Tristan Corbière

Steam-Boat

                       À une passagère.
 
En fumée elle est donc chassée
L’éternité, la traversée
Qui fit de Vous ma soeur d’un jour,
    Ma soeur d’amour !...
 
Là-bas : cette mer incolore
Où ce qui fut Toi flotte encore...
Ici : la terre, ton écueil,
    Tertre de deuil !
 
On t’espère là.... Va légère !
Qui te bercera, Passagère ?...
Ô passagère [de] mon coeur,
    Ton remorqueur !...
 
Quel ménélas, sur son rivage,
Fait le pied ?... – Va, j’ai ton sillage...

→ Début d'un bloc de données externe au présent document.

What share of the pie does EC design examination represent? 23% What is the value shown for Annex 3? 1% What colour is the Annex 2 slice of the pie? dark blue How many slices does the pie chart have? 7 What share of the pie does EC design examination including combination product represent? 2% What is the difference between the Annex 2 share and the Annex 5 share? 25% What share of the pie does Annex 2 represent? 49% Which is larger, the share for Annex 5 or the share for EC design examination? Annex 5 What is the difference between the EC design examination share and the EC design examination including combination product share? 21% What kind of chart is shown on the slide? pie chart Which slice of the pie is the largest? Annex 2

J’ai, – quand il est là voir venir, –
    Ton souvenir !
 
Il n’aura pas, lui, ma Peureuse,
Les sauts de ta gorge houleuse !...
Tes sourcils salés de poudrain
    Pendant un grain !
 
Il ne t’aura pas : effrontée !
Par tes cheveux au vent fouettée !...
Ni, durant les longs quarts de nuit,
    Ton doux ennui...
 
Ni ma poésie où : – Posée,
Tu seras la mouette blessée,
Et moi le flot qu’elle rasa...
    Et cætera.
 
–Le large, bête sans limite,
Me paraîtra bien grand, Petite,
Sans Toi !... Rien n’est plus l’horizon
    Qu’une cloison.
 
Qu’elle va me sembler étroite !
Tout seul, la boîte à deux !... la boîte
Où nous n’avions qu’un oreiller
    Pour sommeiller.
 
Déjà le soleil se fait sombre
Qui ne balance plus ton ombre,
Et la houle a fait un grand pli...
   –Comme l’oubli ! –
 
Ainsi déchantait sa fortune,
En vigie, au sec, dans la hune,
Par un soir frais, vers le matin,
    Un pilotin.
 
 
                               10' long. O.
                               40' lat. N.